[Recorded data]

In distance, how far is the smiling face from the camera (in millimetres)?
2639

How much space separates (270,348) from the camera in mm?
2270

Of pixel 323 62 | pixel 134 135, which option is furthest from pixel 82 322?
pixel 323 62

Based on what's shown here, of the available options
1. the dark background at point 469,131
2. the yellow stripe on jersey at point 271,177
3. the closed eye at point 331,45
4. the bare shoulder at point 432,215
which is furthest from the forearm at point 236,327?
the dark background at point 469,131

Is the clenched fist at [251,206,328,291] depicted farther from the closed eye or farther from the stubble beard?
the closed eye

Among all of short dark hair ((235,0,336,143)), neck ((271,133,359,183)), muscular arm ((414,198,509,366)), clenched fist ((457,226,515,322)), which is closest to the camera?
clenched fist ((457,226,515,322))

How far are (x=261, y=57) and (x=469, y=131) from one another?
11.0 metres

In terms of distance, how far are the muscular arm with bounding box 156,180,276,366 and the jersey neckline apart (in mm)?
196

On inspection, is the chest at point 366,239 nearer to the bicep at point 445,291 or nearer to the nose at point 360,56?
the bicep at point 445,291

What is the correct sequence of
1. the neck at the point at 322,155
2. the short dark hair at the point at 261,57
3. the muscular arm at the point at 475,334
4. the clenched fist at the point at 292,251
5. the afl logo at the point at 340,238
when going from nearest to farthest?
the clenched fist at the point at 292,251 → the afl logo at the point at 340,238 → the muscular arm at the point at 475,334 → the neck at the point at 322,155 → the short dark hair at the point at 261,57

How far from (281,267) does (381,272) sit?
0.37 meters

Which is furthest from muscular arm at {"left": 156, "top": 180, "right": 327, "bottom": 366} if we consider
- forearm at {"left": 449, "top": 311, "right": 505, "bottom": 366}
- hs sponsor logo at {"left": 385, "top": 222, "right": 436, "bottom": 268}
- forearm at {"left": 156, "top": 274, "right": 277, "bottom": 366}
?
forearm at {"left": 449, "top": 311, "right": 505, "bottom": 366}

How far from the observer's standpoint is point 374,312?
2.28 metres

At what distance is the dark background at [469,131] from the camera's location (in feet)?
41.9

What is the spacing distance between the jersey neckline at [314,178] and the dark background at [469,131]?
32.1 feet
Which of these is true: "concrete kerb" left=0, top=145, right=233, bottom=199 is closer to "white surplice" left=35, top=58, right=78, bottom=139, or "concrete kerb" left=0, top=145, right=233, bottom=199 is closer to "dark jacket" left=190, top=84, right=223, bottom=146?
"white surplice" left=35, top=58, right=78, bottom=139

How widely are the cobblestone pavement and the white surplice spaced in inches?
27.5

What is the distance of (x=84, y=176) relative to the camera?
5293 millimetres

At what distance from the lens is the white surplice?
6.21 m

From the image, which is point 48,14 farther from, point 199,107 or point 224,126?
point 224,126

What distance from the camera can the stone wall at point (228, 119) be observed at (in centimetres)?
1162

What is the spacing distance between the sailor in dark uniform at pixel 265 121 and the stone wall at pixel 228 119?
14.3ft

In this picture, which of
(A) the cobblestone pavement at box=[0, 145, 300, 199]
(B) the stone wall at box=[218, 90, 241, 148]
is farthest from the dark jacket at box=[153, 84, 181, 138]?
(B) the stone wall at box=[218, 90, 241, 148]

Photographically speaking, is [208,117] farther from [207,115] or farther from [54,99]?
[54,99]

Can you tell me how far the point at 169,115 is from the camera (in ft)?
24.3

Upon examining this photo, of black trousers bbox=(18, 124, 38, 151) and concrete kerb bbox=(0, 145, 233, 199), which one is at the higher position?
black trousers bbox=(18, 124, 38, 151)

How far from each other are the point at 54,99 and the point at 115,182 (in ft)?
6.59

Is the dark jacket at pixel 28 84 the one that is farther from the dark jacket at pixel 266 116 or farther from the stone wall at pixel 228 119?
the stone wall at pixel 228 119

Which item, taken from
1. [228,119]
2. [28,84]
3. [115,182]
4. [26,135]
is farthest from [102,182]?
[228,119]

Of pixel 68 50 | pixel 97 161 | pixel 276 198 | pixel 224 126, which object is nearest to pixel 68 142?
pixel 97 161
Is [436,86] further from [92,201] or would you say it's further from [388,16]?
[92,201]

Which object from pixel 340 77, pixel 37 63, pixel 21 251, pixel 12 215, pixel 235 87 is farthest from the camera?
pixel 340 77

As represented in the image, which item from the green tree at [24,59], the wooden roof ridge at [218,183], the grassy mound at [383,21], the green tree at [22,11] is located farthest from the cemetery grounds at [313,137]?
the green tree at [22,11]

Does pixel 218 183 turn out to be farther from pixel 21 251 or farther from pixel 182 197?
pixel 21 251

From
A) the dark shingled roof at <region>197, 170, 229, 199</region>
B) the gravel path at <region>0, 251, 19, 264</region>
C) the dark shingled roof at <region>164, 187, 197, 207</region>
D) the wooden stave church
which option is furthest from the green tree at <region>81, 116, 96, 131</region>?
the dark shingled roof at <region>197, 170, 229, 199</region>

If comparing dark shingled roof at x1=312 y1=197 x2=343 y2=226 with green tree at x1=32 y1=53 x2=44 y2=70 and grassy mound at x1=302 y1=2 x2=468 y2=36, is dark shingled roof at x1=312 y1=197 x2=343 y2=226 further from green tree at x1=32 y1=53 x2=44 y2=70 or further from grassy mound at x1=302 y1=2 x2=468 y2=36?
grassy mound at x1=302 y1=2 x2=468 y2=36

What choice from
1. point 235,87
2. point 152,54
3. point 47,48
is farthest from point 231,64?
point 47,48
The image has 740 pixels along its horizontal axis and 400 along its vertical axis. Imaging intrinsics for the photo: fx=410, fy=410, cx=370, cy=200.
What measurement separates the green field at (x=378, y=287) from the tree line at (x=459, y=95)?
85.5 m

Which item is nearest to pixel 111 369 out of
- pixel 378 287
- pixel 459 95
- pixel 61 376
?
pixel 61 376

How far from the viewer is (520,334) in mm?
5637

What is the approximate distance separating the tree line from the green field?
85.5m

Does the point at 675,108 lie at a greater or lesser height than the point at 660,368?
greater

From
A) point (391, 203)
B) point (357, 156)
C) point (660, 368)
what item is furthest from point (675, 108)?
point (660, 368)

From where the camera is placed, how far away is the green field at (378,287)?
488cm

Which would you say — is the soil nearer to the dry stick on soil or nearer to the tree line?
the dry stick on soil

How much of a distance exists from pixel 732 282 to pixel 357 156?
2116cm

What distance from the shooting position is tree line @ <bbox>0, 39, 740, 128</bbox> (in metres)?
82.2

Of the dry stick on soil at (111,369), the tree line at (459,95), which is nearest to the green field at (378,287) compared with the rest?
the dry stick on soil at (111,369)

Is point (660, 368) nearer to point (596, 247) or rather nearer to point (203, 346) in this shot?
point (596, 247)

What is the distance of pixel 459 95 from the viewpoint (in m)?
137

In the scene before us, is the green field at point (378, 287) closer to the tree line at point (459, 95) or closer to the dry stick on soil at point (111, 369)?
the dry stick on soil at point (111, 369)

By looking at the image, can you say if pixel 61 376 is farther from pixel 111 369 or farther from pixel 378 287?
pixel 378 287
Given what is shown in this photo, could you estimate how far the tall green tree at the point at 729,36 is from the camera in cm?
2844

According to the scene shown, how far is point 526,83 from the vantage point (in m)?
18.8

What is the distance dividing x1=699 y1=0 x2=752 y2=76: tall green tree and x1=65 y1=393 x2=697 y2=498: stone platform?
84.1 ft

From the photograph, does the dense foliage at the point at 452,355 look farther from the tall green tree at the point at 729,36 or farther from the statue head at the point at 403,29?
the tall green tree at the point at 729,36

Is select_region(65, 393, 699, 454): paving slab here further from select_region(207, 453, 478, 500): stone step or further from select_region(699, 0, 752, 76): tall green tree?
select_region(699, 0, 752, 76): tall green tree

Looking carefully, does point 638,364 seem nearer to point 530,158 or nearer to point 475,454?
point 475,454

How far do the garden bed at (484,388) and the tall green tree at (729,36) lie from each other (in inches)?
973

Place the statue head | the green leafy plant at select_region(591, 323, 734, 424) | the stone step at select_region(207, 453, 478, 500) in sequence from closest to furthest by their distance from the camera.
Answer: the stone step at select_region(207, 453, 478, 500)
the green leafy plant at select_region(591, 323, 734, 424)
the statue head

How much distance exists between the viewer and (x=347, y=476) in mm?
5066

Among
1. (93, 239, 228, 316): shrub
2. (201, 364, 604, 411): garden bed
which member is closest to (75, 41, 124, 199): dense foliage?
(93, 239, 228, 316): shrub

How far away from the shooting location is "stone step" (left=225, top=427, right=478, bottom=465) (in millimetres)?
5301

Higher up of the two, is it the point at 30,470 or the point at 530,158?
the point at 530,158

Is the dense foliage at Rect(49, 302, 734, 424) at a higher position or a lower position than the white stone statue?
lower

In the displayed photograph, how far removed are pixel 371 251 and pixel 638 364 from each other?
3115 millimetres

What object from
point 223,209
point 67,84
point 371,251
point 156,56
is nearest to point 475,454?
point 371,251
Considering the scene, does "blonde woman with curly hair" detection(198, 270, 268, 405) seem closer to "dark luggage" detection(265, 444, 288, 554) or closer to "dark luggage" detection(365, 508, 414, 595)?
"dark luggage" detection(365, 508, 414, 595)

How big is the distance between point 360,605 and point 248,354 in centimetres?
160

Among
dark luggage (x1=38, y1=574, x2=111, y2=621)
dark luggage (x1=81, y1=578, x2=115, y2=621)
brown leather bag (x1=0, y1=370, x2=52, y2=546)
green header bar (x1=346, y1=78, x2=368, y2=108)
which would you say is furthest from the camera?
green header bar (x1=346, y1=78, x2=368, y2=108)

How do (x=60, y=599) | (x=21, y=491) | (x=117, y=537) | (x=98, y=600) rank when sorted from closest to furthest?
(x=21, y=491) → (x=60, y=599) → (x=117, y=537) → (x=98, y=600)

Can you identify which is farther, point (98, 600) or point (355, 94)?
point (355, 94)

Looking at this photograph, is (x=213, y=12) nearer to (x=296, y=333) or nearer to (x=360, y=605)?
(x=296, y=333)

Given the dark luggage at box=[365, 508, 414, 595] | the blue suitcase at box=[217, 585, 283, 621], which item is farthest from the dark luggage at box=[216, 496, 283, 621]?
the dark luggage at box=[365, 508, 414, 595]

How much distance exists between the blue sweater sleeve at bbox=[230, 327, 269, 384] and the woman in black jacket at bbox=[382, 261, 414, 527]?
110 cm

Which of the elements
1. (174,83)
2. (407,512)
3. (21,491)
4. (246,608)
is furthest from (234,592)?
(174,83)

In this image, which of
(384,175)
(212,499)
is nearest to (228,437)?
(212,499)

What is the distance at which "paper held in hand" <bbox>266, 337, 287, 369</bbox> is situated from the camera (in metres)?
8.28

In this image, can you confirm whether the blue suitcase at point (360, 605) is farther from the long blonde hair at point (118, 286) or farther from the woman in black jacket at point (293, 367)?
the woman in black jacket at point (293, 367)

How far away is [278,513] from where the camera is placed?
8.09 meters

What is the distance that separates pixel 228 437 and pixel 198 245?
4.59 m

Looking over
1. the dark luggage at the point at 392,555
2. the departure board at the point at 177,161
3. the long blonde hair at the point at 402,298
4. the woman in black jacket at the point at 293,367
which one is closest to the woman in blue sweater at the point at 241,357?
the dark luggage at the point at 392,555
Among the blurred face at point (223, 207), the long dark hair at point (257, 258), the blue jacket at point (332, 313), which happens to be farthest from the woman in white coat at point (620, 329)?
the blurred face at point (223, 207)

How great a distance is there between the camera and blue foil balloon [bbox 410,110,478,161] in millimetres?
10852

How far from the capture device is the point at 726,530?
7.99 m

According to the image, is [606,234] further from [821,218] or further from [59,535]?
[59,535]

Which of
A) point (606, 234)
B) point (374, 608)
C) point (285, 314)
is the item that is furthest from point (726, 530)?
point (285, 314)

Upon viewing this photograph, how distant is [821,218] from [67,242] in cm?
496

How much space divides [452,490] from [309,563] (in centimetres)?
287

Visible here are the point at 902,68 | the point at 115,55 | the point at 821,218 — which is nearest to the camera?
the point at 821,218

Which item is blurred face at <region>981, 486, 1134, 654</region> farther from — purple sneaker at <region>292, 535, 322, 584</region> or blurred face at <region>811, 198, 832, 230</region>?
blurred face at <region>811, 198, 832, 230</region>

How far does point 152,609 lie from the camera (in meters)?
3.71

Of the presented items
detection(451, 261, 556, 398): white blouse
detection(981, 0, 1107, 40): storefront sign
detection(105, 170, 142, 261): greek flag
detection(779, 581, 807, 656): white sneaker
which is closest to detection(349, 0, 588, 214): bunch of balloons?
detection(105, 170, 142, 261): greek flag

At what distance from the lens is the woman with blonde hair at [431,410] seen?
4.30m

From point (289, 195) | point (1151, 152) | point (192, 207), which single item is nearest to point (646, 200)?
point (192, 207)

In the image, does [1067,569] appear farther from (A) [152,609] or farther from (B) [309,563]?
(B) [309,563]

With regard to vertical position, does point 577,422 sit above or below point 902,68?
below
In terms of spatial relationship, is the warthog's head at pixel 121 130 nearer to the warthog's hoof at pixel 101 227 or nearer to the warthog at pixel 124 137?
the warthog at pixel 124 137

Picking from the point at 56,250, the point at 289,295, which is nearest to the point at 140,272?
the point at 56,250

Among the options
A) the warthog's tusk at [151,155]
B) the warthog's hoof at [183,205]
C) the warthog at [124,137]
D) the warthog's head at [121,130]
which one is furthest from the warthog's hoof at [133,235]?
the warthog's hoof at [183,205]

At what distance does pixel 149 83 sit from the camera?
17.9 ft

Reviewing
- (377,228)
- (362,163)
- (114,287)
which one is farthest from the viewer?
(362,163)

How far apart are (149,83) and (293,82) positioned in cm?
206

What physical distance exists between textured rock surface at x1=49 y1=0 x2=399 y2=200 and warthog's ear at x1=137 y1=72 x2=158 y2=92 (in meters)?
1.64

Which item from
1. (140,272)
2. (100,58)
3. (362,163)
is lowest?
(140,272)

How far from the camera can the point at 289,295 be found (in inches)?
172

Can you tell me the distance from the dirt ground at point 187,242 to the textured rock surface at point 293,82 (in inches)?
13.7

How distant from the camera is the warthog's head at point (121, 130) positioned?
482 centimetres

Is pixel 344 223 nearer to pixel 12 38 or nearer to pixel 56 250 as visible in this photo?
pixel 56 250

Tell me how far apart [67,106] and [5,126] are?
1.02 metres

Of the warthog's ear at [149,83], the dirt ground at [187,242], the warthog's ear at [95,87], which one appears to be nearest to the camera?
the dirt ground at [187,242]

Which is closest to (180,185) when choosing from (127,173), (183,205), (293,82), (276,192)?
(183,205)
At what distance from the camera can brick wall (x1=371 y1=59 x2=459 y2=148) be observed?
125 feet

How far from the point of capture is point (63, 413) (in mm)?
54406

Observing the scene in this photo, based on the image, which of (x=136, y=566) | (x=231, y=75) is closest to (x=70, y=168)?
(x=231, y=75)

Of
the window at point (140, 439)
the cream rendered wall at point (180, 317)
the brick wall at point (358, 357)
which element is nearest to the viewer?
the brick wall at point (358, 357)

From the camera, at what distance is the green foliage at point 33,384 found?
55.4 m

### Written instruction
Rewrite the data from its first line up to and including the line with "0.37 meters", replacing "jersey" with "shirt" and leaving everything else unchanged. Give only those lines.

### The completed task
In distance, how far is the smiling face from the camera (in millimetres)?
2639

How much space separates (270,348) from the camera in mm?
2270

Of pixel 323 62 | pixel 134 135, which option is furthest from pixel 82 322?
pixel 323 62

Based on what's shown here, of the available options
1. the dark background at point 469,131
2. the yellow stripe on shirt at point 271,177
3. the closed eye at point 331,45
4. the bare shoulder at point 432,215
which is furthest from the forearm at point 236,327?
the dark background at point 469,131

Is the clenched fist at [251,206,328,291] depicted farther from the closed eye or farther from the stubble beard?
the closed eye

Among all of short dark hair ((235,0,336,143)), neck ((271,133,359,183)), muscular arm ((414,198,509,366)), clenched fist ((457,226,515,322)), which is closest to the camera?
clenched fist ((457,226,515,322))

How far are (x=261, y=57) and (x=469, y=131) from one another?
11.0 metres

In terms of distance, how far are the muscular arm with bounding box 156,180,276,366 and the shirt neckline apart (in mm)?
196

On inspection, is the chest at point 366,239 nearer to the bicep at point 445,291 or nearer to the nose at point 360,56?
the bicep at point 445,291

What is the correct sequence of
1. the neck at the point at 322,155
2. the short dark hair at the point at 261,57
3. the muscular arm at the point at 475,334
4. the clenched fist at the point at 292,251
5. the afl logo at the point at 340,238
when going from nearest to farthest?
the clenched fist at the point at 292,251 → the afl logo at the point at 340,238 → the muscular arm at the point at 475,334 → the neck at the point at 322,155 → the short dark hair at the point at 261,57

How far from (281,267) does (381,272) sit?
0.37 meters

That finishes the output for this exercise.